Surprisingly, the elimination of REM in these cases was
accompanied by reported loss of dreaming in only one of the 26
patients (Feldman, 1971). In the other 25 cases, the investigators
either could not establish this correlation or they did not
consider it. By contrast, in all the other cases ever published in
the neuroscientific literature in which damage to the brain did
result in a reported loss of dreaming (a total of 110 patients), a
completely different part of the brain was damaged and the pons
was spared completely2.
Moreover, it has been proven that REM sleep is completely
preserved in these cases, despite their loss of dreaming3.
This dissociation between cessation of REM and cessation of
dreaming seriously undermines the doctrine that the REM state is
the physiological equivalent of the dream state.
The parts of the
brain that are crucial for dreaming and those that are crucial for
REM sleep are widely separated, both anatomically and
functionally. The parts of the brain that are crucial for REM are
in the pons, which is located in the brainstem, near the nape of
the neck. The parts of the brain that are crucial for dreaming, by
contrast, are situated exclusively in the higher parts of the
brain, in two specific locations within the cerebral hemispheres
themselves.
The first of these
locations is in the deep matter of the frontal lobes of the
brain, just above the eyes (Solms, 1997).

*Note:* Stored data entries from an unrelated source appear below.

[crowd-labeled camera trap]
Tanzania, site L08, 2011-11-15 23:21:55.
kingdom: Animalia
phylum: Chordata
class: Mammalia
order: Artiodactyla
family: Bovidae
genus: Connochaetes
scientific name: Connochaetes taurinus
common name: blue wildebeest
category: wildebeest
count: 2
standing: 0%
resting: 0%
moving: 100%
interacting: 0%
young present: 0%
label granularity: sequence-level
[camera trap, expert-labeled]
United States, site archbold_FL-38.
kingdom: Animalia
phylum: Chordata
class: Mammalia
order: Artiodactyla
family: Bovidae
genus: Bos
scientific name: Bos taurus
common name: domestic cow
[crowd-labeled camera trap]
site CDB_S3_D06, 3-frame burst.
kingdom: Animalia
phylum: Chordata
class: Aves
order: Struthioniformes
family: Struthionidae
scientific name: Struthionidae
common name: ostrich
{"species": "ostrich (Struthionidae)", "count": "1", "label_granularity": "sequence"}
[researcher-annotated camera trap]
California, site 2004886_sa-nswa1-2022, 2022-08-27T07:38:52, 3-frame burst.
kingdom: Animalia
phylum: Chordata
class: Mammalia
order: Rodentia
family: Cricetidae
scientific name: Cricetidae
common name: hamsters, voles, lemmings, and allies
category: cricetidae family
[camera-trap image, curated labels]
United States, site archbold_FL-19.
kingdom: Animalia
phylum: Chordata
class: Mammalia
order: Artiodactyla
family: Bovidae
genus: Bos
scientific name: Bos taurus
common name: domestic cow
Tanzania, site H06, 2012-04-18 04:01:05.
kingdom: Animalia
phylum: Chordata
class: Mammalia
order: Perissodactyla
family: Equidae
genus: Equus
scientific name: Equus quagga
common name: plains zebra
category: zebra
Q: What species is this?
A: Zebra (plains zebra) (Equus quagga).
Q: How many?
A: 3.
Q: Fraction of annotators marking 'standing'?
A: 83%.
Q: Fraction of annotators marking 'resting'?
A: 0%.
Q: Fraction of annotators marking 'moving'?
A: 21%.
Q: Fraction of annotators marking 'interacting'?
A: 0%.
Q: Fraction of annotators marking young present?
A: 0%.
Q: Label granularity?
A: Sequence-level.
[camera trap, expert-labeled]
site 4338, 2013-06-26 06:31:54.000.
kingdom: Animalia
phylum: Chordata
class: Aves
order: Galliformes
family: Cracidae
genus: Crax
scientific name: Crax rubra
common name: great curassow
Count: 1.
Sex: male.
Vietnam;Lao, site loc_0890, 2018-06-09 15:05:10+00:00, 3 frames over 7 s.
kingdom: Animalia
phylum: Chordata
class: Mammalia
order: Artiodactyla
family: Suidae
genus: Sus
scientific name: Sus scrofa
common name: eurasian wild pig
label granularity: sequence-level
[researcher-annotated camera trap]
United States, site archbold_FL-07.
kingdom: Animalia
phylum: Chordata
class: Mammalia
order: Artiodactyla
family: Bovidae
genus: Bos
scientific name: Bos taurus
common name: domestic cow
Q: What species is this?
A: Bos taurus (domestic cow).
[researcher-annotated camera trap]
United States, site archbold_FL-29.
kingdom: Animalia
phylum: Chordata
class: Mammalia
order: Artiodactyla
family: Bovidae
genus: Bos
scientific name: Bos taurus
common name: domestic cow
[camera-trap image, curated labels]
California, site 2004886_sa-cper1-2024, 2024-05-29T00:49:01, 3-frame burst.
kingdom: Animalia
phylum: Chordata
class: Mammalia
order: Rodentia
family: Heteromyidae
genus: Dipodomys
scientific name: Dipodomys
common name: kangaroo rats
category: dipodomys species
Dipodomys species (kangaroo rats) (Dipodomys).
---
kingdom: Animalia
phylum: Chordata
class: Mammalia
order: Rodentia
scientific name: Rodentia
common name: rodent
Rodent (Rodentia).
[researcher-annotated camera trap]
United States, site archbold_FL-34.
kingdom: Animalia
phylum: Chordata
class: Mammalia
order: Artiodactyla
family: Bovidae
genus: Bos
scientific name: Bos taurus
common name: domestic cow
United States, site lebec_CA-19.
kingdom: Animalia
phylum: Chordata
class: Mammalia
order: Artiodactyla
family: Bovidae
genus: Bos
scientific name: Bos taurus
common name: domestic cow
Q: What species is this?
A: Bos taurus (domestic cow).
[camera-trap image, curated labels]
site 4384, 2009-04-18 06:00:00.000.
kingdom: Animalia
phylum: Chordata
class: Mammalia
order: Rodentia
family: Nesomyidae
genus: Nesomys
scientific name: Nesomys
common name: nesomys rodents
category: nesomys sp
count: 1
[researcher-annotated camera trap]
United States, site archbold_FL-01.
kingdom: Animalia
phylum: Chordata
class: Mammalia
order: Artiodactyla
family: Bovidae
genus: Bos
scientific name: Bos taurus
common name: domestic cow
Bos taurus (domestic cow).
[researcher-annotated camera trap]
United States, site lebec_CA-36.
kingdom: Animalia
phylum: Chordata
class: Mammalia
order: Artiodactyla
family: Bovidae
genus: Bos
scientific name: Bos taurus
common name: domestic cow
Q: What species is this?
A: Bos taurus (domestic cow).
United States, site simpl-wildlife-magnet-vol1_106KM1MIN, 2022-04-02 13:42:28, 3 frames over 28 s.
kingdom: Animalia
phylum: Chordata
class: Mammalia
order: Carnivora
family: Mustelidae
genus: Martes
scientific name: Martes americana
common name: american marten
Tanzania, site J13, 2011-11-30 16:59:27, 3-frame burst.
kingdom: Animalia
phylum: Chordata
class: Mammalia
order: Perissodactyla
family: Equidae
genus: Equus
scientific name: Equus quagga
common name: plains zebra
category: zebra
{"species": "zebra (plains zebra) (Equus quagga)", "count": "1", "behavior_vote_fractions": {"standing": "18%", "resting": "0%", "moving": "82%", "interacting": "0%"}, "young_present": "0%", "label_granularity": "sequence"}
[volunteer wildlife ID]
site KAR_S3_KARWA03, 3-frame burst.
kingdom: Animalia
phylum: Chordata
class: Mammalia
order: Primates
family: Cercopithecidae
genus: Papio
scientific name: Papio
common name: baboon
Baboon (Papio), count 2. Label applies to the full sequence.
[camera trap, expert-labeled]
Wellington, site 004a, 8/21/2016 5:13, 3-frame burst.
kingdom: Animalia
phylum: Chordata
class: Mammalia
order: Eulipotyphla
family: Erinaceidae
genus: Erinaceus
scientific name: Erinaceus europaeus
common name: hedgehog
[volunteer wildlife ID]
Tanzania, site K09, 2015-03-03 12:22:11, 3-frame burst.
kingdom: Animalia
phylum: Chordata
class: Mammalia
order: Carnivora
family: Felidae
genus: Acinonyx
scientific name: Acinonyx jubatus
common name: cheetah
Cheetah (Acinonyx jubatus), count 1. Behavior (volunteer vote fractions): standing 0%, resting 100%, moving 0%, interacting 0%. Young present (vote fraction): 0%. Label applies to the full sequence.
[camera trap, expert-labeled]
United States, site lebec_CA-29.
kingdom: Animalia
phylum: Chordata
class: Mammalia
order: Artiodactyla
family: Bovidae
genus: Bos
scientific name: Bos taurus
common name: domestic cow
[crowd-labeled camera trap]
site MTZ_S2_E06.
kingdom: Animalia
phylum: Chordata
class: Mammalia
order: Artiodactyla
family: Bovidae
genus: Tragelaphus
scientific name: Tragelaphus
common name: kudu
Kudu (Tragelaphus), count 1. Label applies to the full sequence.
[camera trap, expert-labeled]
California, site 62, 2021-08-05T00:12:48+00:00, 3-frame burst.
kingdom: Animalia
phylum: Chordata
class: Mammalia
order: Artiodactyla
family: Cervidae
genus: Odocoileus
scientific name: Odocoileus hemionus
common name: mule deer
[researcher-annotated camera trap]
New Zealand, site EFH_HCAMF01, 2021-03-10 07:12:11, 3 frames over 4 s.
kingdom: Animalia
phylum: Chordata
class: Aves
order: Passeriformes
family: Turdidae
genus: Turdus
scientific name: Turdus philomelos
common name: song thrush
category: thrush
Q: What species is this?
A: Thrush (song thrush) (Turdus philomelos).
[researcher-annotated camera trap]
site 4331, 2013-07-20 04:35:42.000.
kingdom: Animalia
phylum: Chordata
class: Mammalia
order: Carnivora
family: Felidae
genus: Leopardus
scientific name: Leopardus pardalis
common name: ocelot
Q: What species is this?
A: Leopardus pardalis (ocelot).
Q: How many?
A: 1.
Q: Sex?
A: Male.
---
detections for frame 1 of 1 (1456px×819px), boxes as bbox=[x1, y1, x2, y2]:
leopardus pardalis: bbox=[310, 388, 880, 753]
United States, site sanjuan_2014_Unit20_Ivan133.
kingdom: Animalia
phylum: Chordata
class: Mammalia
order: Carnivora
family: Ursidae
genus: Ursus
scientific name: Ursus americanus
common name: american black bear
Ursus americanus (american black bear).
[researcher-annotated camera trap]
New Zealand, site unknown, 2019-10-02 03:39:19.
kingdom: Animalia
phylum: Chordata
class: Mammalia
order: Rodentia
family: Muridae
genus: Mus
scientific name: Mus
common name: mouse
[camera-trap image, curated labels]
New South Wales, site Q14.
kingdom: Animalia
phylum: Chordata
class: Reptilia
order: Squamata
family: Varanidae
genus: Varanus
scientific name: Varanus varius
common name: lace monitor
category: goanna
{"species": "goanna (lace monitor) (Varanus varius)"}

This part of the frontal
lobes contains a large fibre-pathway, which transmits a chemical
called ‘dopamine’ from the middle of the brain to the higher
parts of the brain. Damage to this pathway renders dreaming
impossible but it leaves the REM cycle completely unaffected (Jus
et al, 1973). This suggests that dreaming is generated by a
different mechanism than the one that generates REM sleep: a
conclusion which is strongly supported by the observation that
chemical stimulation of this dopamine pathway (with drugs like
L-DOPA) leads to a massive increase in the frequency and vividness
of dreams without it having any effect on the frequency and
intensity of REM sleep (Klawans et al, 1978; Scharf et al, 1978;
Hartmann et al, 1980; Nausieda et al, 1982). Likewise, excessively
frequent and vivid dreaming which is caused by dopamine stimulants
can be stopped by drugs (like anti-psychotics) which block the
transmission of dopamine in this pathway (Sacks, 1985, 1990,
1991). In short, dreaming can be switched ‘on’ and ‘off’
by a neurochemical pathway which has nothing to do with the REM
oscillator in the pons. What, then, is the function of this higher
brain pathway which is so crucial for the generation of dreams?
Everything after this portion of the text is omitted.